Interpretive Summary: Mastitis remains a prevalent disease in dairy cows and is one of the most costly diseases to the animal agricultural industry. Escherichia coli are among the most prevalent bacteria to induce clinical mastitis. The objective of the current study was to evaluate a method requiring minimal sample preparation so as to enable rapid and cost effective identification of potential biomarkers of mastitis. The major finding of this study was that the use of 2-dimensional gel electrophoresis (2D-GE) coupled with peptide sequencing using matrix-assisted laser desorption/ ionization-time of flight (MALDI-TOF) mass spectrometry post source decay (PSD) is an effective method for identifying changes in milk protein expression during mastitis. The results of this study are important to scientists, the dairy industry, and veterinarians because they establish a method for identifying milk biomarkers of mastitis that may be used to evaluate the efficacy of drugs developed to treat this disease. Further, this method has the potential to identify differentially expressed proteins that may confer susceptibility and/or resistance to mastitis.
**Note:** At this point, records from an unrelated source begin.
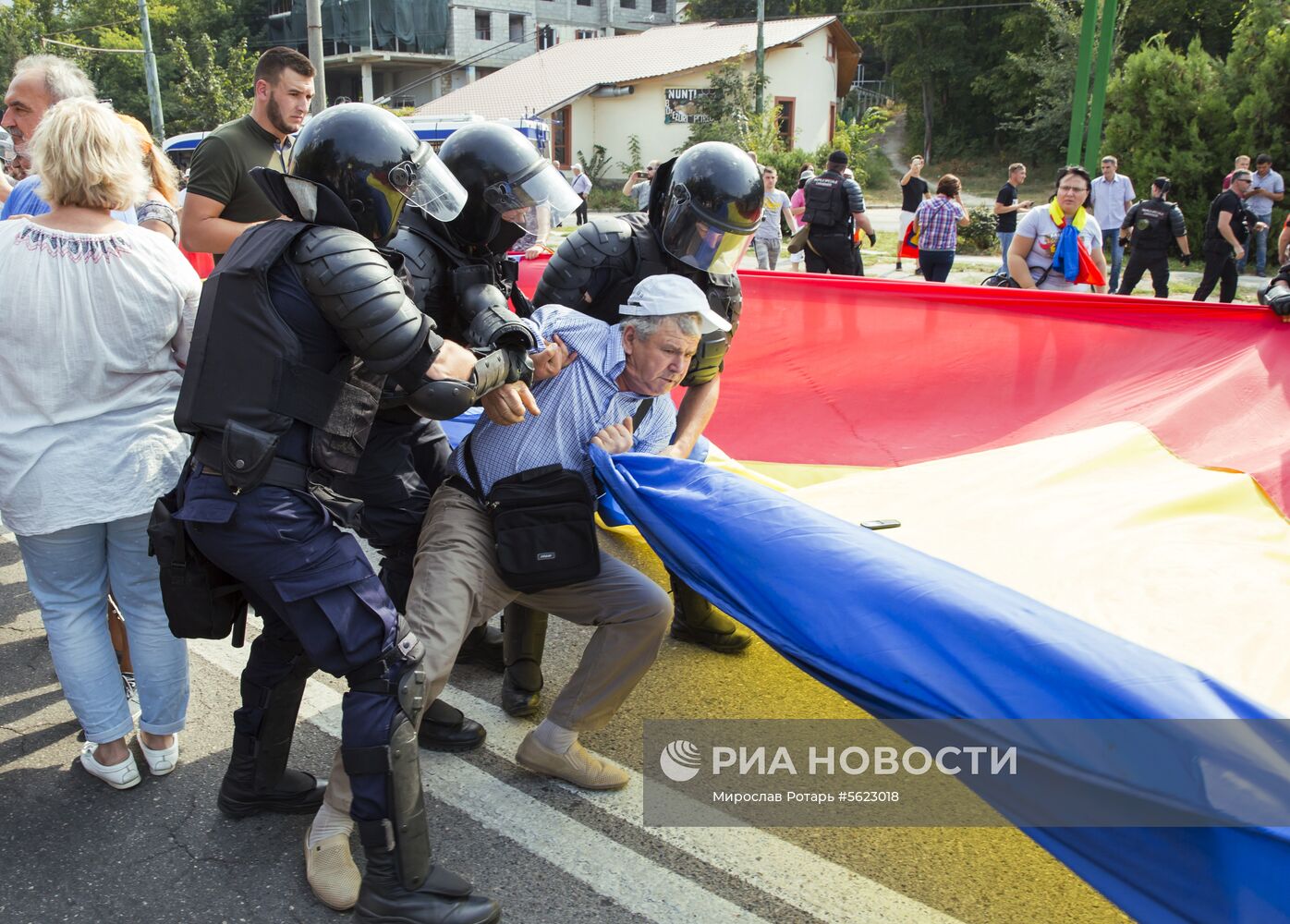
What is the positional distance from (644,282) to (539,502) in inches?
28.0

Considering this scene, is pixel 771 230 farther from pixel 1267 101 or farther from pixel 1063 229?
pixel 1267 101

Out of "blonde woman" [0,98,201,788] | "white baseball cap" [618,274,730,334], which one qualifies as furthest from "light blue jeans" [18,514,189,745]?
"white baseball cap" [618,274,730,334]

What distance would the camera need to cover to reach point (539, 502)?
2885 millimetres

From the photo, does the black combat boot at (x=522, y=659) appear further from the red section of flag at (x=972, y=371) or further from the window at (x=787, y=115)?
the window at (x=787, y=115)

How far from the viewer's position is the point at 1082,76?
1193 cm

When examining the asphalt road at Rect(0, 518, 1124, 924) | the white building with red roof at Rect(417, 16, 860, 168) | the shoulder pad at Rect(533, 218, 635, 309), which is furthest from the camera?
the white building with red roof at Rect(417, 16, 860, 168)

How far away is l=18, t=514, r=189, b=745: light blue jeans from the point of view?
3023 millimetres

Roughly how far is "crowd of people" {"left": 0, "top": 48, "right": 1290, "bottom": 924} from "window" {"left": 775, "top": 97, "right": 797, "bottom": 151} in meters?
35.4

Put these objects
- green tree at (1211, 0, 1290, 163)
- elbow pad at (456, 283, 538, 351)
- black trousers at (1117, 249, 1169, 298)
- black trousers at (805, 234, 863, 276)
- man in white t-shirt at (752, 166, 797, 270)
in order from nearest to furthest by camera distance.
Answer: elbow pad at (456, 283, 538, 351)
black trousers at (805, 234, 863, 276)
black trousers at (1117, 249, 1169, 298)
man in white t-shirt at (752, 166, 797, 270)
green tree at (1211, 0, 1290, 163)

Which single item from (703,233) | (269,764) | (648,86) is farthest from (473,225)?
(648,86)

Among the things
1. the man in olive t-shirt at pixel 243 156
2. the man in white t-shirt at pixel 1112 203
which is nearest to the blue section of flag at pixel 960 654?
the man in olive t-shirt at pixel 243 156

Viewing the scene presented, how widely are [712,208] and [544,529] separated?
1332 millimetres

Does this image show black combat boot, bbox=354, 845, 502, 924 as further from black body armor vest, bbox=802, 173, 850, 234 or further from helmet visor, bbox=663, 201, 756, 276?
black body armor vest, bbox=802, 173, 850, 234

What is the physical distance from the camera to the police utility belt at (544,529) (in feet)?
9.37
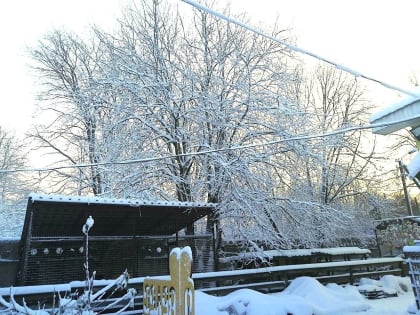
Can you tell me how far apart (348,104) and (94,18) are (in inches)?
555

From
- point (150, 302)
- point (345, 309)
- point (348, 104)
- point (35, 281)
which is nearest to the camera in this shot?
point (150, 302)

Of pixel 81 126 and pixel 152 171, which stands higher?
pixel 81 126

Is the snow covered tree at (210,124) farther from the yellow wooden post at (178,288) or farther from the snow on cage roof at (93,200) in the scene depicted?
the yellow wooden post at (178,288)

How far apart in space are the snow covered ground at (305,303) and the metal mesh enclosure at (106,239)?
2807 millimetres

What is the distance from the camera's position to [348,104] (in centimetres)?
2122

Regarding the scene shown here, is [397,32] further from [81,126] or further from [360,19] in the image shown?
[81,126]

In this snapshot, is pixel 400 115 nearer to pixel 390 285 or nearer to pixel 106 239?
pixel 390 285

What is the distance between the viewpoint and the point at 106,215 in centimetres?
981

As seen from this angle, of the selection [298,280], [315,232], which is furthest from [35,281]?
[315,232]

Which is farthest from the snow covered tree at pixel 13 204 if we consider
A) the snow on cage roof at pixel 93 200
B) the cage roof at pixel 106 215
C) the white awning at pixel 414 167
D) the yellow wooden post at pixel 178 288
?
the white awning at pixel 414 167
The objectives of the current study were to profile changes in protein composition using 2-dimensional gel electrophoresis (2D-GE) on whey samples from a group of 8 cows prior to and 18 hours after infection with Escherichia coli, and to identify differentially expressed milk proteins by peptide sequencing using matrix-assisted laser desorption/ ionization-time of flight (MALDI-TOF) mass spectrometry post source decay (PSD). Only proteins present in whey fractions of all 8 cows were sequenced to avoid reporting a protein response unique to only a subset of infected cows. Despite the overwhelming presence of casein and beta-lactoglobulin, the low abundance proteins transthyretin, lactadherin, beta-2-microglobulin precursor, and complement C3 precursor could be identified in whey samples from healthy cows. Whey samples at 18 hours post infection were characterized by an abundance of serum albumin, in spots of varying mass and isoelectric point, as well as increased transthyretin and complement C3 precursor levels. Also detected at 18 hours post inoculation were the antimicrobial peptides cathelicidin, indolicidin, and bactenicin 5 and 7, and the proteins ß-fibrinogen, a-2-HS-glycoprotein, S100-A12, and a-1-antiproteinase. Most notable was the detection of the acute phase protein a-1 acid glycoprotein in both healthy and mastitic milk samples. In contrast to methods used in previous proteomic analyses of bovine milk, the methods used in the current study enabled the rapid identification of milk proteins with minimal sample preparation. Use of a larger sample size than previous analyses also allowed for more robust protein identification. Results indicate that examination of the protein profile of whey samples from cows following inoculation with E. coli could provide a rapid and comprehensive survey of milk protein modulation during coliform mastitis and aid in the identification of biomarkers of this disease.